• **原文**
>>
分譲マンションの建て替え費用は住民も負担する?費用や年数の目安を紹介

分譲マンションの建て替え費用は住民も負担する?費用や年数の目安を紹介

分譲マンションの多くは鉄骨鉄筋コンクリートで造られておりその耐用年数は60年とも80年とも言われていますが、いつかは建て替えが必要になります。

マンションのような大きな建物になると建て替えに相当な費用が必要になりますが、その費用は誰が負担するでしょうか。

今回の記事ではそんなマンションの建て替えに関する費用負担や年数の目安について解説をしていきます。

分譲マンションの建て替え費用は住民も負担する?

住民全員で負担するのが原則

マンションの建物は居住者全員の資産です。専有部分と言われる住民が住んでいる部屋だけでなく、マンションが建っている土地や廊下などの共用部分についても住民全員が共有している資産となります。

その共有資産を建て替える訳ですから、その費用は住民全員が負担するのが原則です。

修繕積立金は使える?

一方で、多くのマンションでは修繕積立金などの名目で毎月資金を拠出しています。この費用を使って建て替えが出来ないのか気になるところです。

マンションの修繕積立金は名前の通り修繕をするための積立ですから、修繕の都度資金を取り崩していますから建て替えの際にそのまま残っている訳ではありません。

またマンションの管理組合の規約によっては、建て替えに修繕積立金を使用することは出来ないとしているマンションが多いです。
<<
• **作業指示**
原文を全文、一字一句変えずにもう一度書き出してください。 データは参照しなくてかまいません。

• **データ抜粋**
>>
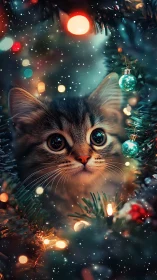 Tabby kitten positioned among illuminated tree branches.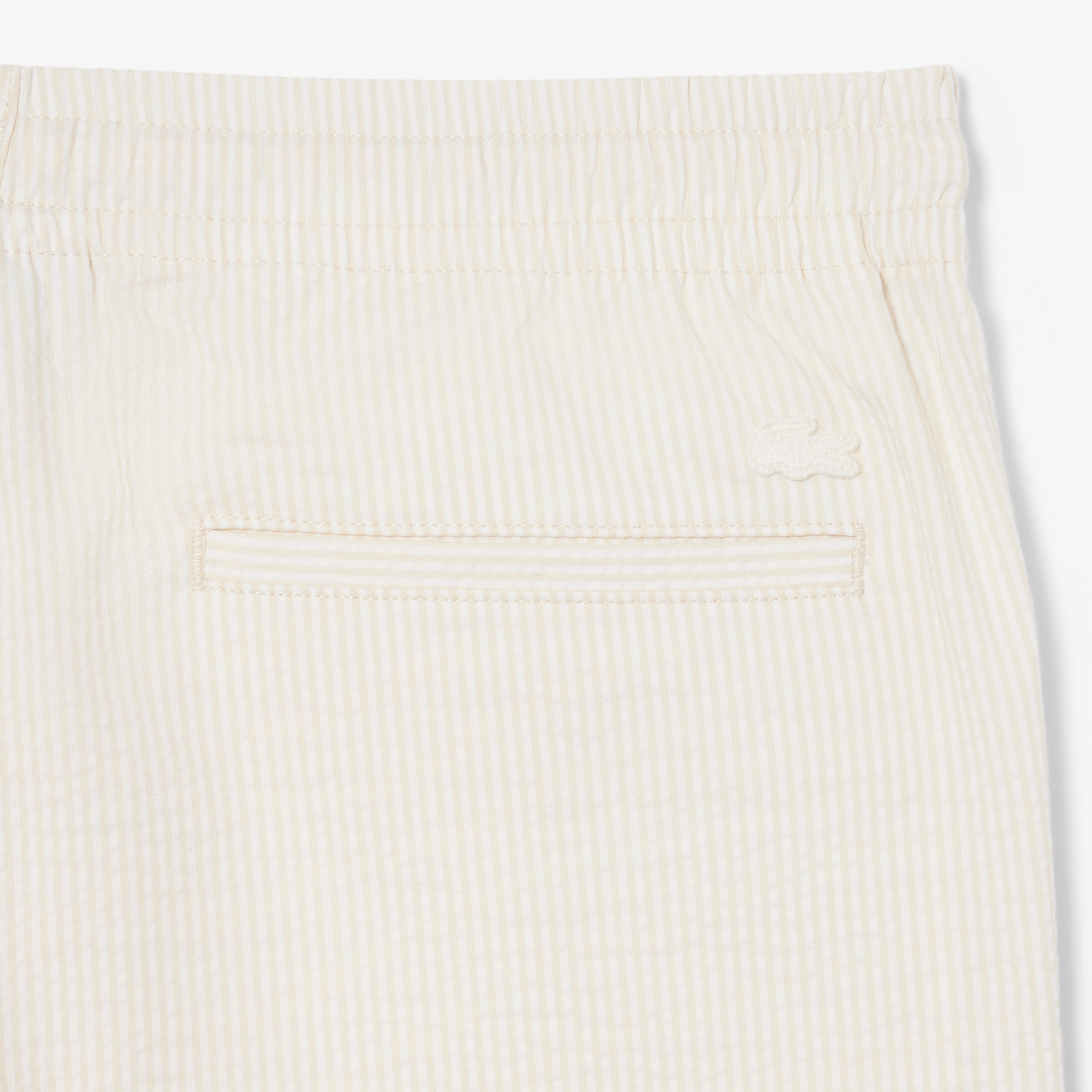 Erkek Relaxed Fit Çizgili Beyaz Şort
<<
• **解答**
分譲マンションの建て替え費用は住民も負担する?費用や年数の目安を紹介

分譲マンションの建て替え費用は住民も負担する?費用や年数の目安を紹介

分譲マンションの多くは鉄骨鉄筋コンクリートで造られておりその耐用年数は60年とも80年とも言われていますが、いつかは建て替えが必要になります。

マンションのような大きな建物になると建て替えに相当な費用が必要になりますが、その費用は誰が負担するでしょうか。

今回の記事ではそんなマンションの建て替えに関する費用負担や年数の目安について解説をしていきます。

分譲マンションの建て替え費用は住民も負担する?

住民全員で負担するのが原則

マンションの建物は居住者全員の資産です。専有部分と言われる住民が住んでいる部屋だけでなく、マンションが建っている土地や廊下などの共用部分についても住民全員が共有している資産となります。

その共有資産を建て替える訳ですから、その費用は住民全員が負担するのが原則です。

修繕積立金は使える?

一方で、多くのマンションでは修繕積立金などの名目で毎月資金を拠出しています。この費用を使って建て替えが出来ないのか気になるところです。

マンションの修繕積立金は名前の通り修繕をするための積立ですから、修繕の都度資金を取り崩していますから建て替えの際にそのまま残っている訳ではありません。

またマンションの管理組合の規約によっては、建て替えに修繕積立金を使用することは出来ないとしているマンションが多いです。